Africa: Europe's 'Marshall Plan' Relevant to Africa Today, Suggests O'Neill

6 June 2002

Washington, DC — Calling his recent Africa trip with rock star Bono " the most intense twelve days I've ever experienced," U.S. Treasury Secretary Paul H. O'Neill suggested Wednesday that he returned home with an altered outlook on the continent.

Speaking at a Georgetown University assembly arranged by the Carnegie Endowment for International Peace, he said he has been persuaded "that in the right environment focused on growth, enterprise and human development, aid works."

The Africa he saw "is already changing," O'Neill said. "We stand ready to help." He quoted words spoken by former Secretary of State George C. Marshall, following the end of World War II, outlining the "European Recovery Program" that became known as the Marshall Plan "fifty-five years ago on this very date."

"I think one difficulty is that the problem is one of such enormous complexity," Marshall said of the post World War II devastation in Europe. "The people of this country are distant from the troubled areas of the earth and it is hard for them to comprehend the plight and consequent reactions of the long-suffering peoples."

Marshall's words "are just as true of Africa today," O'Neill said, but he gave no indication of plans to advocate such a recovery program for Africa within the Bush administration or before Congress.

O'Neill has been described as the administration 'tough guy' on foreign assistance to Africa, disparaging such expenditures as 'good money following bad', with little to show for it. On this trip, however, "I saw signs of progress everywhere," O'Neill said. "Programs are working, aid is helping, and standards of living are improving."

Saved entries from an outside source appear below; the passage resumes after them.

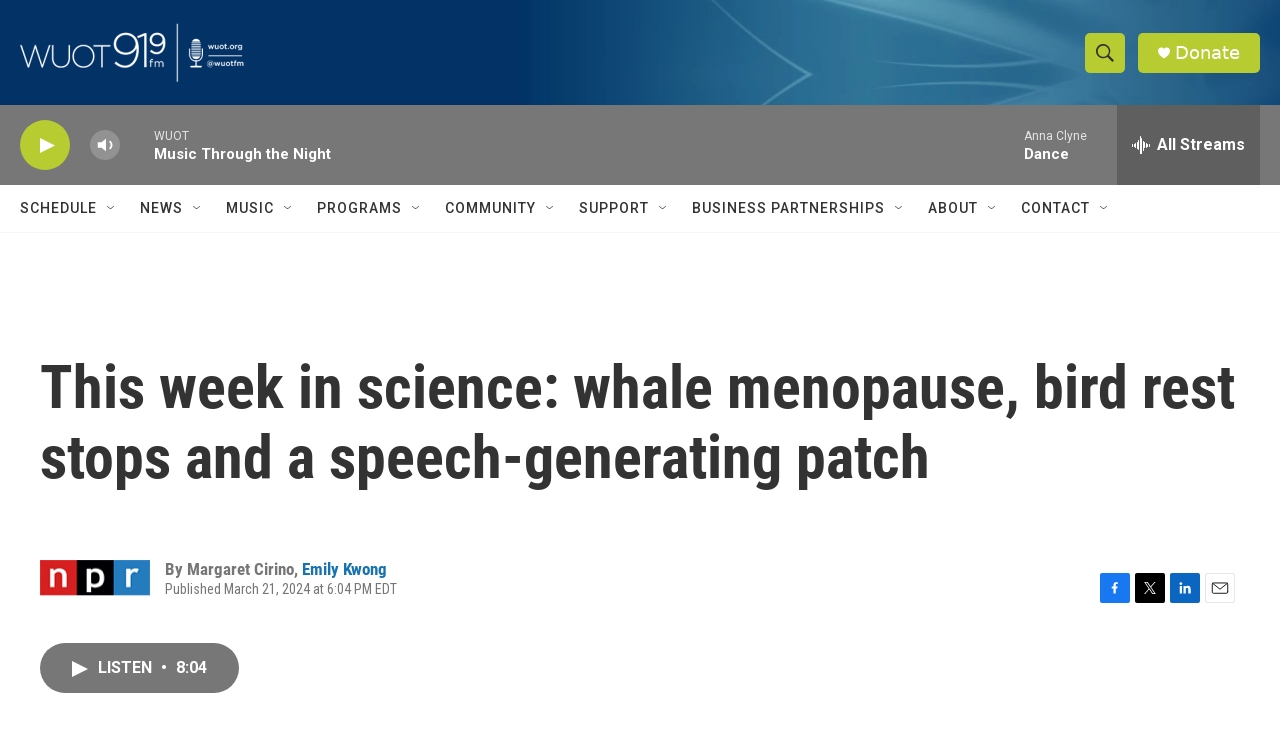

--- FILE ---
content_type: text/html; charset=utf-8
request_url: https://www.google.com/recaptcha/api2/aframe
body_size: 268
content:
<!DOCTYPE HTML><html><head><meta http-equiv="content-type" content="text/html; charset=UTF-8"></head><body><script nonce="yQVARXGPzmtWp0Lqdey8kw">/** Anti-fraud and anti-abuse applications only. See google.com/recaptcha */ try{var clients={'sodar':'https://pagead2.googlesyndication.com/pagead/sodar?'};window.addEventListener("message",function(a){try{if(a.source===window.parent){var b=JSON.parse(a.data);var c=clients[b['id']];if(c){var d=document.createElement('img');d.src=c+b['params']+'&rc='+(localStorage.getItem("rc::a")?sessionStorage.getItem("rc::b"):"");window.document.body.appendChild(d);sessionStorage.setItem("rc::e",parseInt(sessionStorage.getItem("rc::e")||0)+1);localStorage.setItem("rc::h",'1768456227445');}}}catch(b){}});window.parent.postMessage("_grecaptcha_ready", "*");}catch(b){}</script></body></html>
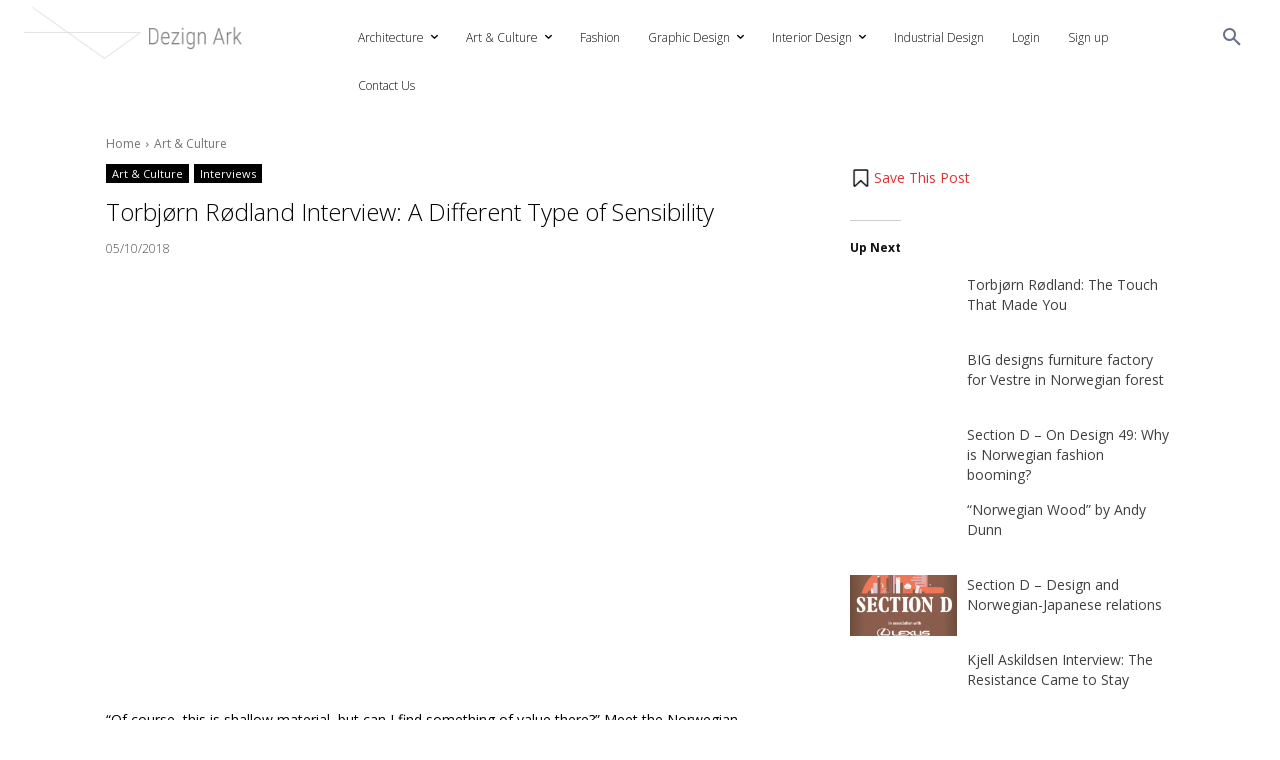

--- FILE ---
content_type: text/html; charset=UTF-8
request_url: https://dezignark.com/wp-admin/admin-ajax.php
body_size: -665
content:
{"status":"OK","consts":{"ip":"104.23.197.12"}}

But, he added, "it just isn't enough."

Three types of "investments in people are vital to realizing Africa's potential," O'Neill said: clean water, higher primary education enrollment and health care. O'Neill, who since the announcement of his plans for an Africa trip has called it a "learning" experience, said that in each of these areas of need, the clearest lesson to emerge was how essential both national and grassroots leadership is.

In one Ugandan village he visited, there had been resistance to installation of a concrete basin to facilitate water collection before it fell to the muddy ground. The project chair told O'Neill that villagers thought a snake was protecting the spring and would be angered by any tampering with the water source. "He had to spend considerable time persuading his fellow villagers to go ahead with the project. It took his leadership to get the project finished," O'Neill said.

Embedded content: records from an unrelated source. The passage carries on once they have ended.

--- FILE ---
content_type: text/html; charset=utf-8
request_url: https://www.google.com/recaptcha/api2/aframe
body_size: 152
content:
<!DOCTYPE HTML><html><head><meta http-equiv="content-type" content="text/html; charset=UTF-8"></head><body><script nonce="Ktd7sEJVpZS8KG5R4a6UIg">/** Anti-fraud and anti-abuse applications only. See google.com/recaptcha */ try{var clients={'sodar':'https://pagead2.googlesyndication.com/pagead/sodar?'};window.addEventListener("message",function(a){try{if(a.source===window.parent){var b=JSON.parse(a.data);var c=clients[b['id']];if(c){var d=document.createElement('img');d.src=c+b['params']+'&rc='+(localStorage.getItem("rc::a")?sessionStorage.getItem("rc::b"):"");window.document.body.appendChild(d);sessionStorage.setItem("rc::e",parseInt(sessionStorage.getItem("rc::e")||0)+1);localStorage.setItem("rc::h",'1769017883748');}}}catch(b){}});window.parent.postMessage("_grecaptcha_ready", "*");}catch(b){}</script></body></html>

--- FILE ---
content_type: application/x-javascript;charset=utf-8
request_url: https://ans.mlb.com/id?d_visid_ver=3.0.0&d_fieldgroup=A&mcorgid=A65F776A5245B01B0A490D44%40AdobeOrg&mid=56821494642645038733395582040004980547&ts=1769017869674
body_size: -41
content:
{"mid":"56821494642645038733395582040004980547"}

In another village, women continued to wash at the river although a water tap had been installed because "they valued their social time," O'Neill said. "They were happy to be away from the men for a while." When the tap was relocated further from the village the women began using it.

"In these and other cases, only local leadership could tailor development projects to suit local cultures and customs," O'Neill said, sounding very much like the blunt, tough guy he is reputed to be in policy arguments. "It was sometimes shocking to see the disconnect between the aid bureaucracies with their 15-year plans and the availability of more immediate solutions in front of them," he said.

During his trip, O'Neill said he regularly encountered successful efforts to come up with local solutions to local needs and problems. He praised Ugandan President Museveni for his leadership in the fight against HIV/Aids. "Among the challenges of those who fight Aids in Africa is that in many countries there is a social stigma attached to even testing for the disease. They need more leaders to tackle this issue head on."

In what might have been oblique criticism of leadership failings at the top of South Africa's government, O'Neill called it "heartbreaking" to see "mothers with Aids caring for babies with Aids, even when proven, inexpensive drugs are available to stop transmission between mother and child."

He was glad to see "progress," O'Neill said. "But we should not confuse progress with success." In Ugandan schools the ratio of students to books has dropped from 16 students per book to six per book. "That's progress, but it isn't good enough. Surely we can get every student his or her own book."

Private enterprise is another key and Africa "is a continent of entrepreneurial enthusiasm," he said. "Unfortunately, in too many cases, potential entrepreneurs and investors in Africa are deterred by arbitrary laws, corrupt bureaucracies and government favoritism."

He called on African governments to remove barriers to trade but made no mention of agricultural subsidies and other barriers in industrialized nations that sabotage African efforts to develop export trade. African governments are calling this a "double standard."

On Tuesday, World Bank President James Wolfensohn called for a public campaign "to make the case around the world on why these policies are wrong and must stop."

O'Neill was cool to debt forgiveness, another large concern of African governments, acknowledging that it "may help" but also saying that it "solves nothing if we allow new debt to create the next generation of heavily indebted poor countries a decade from now."

According to O'Neill, a future of "self-sustaining prosperity, not further dependency" begins with President Bush's Millennium Challenge Account, which calls for an additional US$5bn annually in official development aid. The "New Compact for Development" of which it is a part, defines "a new accountability for rich and poor nations alike," said O'Neill

Tuesday, the World Bank's Wolfensohn urged that 50 percent of the Millennium Account be earmarked for Africa. There was no opportunity to ask O'Neill if he would support such an allocation.